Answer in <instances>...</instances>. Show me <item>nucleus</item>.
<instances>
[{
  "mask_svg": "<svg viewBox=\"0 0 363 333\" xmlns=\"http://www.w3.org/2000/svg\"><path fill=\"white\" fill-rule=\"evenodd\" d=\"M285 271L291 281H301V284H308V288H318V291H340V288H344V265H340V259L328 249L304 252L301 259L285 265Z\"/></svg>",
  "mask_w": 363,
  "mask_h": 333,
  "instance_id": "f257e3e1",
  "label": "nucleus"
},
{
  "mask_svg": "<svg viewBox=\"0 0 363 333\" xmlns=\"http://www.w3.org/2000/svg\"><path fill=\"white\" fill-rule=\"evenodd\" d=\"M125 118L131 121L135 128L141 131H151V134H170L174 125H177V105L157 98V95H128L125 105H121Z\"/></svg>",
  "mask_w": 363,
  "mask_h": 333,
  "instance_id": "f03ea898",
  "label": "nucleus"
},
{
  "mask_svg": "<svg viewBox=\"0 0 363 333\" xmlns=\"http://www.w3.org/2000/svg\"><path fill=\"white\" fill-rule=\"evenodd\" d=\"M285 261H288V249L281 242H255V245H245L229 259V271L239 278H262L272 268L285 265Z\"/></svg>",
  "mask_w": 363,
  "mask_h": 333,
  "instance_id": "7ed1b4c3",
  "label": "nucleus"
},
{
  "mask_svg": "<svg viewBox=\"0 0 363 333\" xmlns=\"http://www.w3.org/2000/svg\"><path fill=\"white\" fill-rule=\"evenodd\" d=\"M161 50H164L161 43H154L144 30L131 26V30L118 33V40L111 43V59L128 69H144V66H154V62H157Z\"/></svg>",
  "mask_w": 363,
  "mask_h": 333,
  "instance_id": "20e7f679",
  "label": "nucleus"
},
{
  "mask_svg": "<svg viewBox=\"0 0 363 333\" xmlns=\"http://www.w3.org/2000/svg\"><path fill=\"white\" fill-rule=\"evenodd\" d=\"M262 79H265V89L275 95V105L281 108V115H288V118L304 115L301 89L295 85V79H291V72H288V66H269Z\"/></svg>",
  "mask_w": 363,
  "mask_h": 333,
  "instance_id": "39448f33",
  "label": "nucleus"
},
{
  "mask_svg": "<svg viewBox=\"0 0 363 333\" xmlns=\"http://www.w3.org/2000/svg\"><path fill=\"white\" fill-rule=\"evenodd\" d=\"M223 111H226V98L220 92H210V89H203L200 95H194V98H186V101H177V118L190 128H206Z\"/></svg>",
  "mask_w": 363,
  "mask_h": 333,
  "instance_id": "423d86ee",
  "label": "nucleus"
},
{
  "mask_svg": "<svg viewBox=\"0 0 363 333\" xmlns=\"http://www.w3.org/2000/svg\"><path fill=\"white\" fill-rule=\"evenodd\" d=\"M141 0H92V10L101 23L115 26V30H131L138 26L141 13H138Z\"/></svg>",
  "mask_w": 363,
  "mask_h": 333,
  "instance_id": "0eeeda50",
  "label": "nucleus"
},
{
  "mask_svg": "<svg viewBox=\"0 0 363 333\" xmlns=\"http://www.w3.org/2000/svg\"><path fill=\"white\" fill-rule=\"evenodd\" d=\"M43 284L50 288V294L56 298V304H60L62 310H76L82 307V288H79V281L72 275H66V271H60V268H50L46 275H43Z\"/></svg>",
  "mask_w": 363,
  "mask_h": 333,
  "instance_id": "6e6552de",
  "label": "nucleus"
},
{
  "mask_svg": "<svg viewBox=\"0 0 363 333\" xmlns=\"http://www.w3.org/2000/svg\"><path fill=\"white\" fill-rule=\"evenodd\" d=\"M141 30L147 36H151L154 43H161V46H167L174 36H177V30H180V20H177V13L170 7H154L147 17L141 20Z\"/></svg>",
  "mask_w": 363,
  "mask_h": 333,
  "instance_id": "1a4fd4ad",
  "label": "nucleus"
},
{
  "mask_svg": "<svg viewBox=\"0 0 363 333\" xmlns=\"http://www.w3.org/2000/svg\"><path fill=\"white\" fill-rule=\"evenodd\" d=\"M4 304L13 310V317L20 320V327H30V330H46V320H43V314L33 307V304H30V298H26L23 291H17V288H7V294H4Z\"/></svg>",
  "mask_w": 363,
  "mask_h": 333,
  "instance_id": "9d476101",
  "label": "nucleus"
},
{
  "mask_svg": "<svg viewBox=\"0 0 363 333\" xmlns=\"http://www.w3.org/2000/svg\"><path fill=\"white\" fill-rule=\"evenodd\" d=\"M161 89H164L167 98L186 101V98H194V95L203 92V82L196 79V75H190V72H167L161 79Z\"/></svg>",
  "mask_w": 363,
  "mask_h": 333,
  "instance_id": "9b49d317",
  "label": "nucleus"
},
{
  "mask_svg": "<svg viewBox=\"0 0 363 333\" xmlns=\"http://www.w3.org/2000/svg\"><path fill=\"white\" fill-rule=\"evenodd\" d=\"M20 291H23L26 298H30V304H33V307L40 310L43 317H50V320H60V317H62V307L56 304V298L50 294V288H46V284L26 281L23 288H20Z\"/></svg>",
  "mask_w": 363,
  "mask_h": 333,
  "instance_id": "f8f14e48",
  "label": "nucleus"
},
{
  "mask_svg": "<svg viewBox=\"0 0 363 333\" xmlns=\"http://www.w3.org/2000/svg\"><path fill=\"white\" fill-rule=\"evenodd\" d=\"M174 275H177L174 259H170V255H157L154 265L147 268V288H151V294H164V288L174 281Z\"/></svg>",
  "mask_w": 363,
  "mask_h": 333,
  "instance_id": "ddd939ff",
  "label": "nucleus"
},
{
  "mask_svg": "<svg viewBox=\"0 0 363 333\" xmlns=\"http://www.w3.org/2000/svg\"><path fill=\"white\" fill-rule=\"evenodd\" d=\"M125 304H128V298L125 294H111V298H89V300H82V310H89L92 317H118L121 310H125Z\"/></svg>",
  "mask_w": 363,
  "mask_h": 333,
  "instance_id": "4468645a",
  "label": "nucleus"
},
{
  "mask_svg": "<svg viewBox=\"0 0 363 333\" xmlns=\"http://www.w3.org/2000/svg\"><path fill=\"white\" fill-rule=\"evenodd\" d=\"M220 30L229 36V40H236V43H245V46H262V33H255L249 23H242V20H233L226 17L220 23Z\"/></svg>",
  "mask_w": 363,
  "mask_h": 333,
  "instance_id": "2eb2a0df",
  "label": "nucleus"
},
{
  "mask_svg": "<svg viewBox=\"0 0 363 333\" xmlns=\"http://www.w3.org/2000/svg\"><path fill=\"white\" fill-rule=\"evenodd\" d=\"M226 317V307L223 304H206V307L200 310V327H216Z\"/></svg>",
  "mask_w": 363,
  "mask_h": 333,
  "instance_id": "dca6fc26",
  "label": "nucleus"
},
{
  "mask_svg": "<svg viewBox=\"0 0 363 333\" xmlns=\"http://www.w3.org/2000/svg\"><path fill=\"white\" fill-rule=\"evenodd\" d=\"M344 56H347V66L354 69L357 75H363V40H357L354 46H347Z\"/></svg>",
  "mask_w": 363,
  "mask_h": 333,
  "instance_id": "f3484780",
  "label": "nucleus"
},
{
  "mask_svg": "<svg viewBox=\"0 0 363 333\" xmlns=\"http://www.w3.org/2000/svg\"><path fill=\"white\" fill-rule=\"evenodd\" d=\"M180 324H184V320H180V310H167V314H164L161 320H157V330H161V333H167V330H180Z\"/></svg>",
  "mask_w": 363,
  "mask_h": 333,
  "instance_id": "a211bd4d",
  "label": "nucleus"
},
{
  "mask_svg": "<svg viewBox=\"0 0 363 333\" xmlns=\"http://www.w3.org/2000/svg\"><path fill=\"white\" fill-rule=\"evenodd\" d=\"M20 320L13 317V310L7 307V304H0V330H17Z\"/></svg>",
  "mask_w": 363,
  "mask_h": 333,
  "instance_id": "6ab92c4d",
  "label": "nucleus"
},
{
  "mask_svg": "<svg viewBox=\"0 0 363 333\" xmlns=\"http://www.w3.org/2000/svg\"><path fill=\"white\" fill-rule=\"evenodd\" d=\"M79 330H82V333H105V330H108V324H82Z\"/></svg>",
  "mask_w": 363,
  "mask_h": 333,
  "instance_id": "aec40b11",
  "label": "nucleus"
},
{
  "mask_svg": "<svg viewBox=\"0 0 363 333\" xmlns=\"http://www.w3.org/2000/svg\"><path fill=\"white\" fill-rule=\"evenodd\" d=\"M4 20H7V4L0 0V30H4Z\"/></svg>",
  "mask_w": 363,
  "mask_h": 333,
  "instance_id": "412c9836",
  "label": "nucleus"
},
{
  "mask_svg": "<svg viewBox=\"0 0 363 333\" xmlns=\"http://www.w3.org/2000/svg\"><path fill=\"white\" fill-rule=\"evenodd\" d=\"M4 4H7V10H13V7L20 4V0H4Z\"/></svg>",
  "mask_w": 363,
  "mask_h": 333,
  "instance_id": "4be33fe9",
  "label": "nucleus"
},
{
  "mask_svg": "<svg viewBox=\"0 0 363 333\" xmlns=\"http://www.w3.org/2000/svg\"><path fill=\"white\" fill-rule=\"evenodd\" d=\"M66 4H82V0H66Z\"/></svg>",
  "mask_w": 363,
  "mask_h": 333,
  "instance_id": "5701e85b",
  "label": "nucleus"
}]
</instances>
++++
> [PROBLEM DETAILS] Write out the records above, without any change, from their first line through the line containing "118L131 121L135 128L141".

> [WRITTEN SOLUTION]
Answer in <instances>...</instances>. Show me <item>nucleus</item>.
<instances>
[{
  "mask_svg": "<svg viewBox=\"0 0 363 333\" xmlns=\"http://www.w3.org/2000/svg\"><path fill=\"white\" fill-rule=\"evenodd\" d=\"M285 271L291 281H301V284H308V288H318V291H340V288H344V265H340V259L328 249L304 252L301 259L285 265Z\"/></svg>",
  "mask_w": 363,
  "mask_h": 333,
  "instance_id": "f257e3e1",
  "label": "nucleus"
},
{
  "mask_svg": "<svg viewBox=\"0 0 363 333\" xmlns=\"http://www.w3.org/2000/svg\"><path fill=\"white\" fill-rule=\"evenodd\" d=\"M125 118L131 121L135 128L141 131H151V134H170L174 125H177V105L157 98V95H128L125 105H121Z\"/></svg>",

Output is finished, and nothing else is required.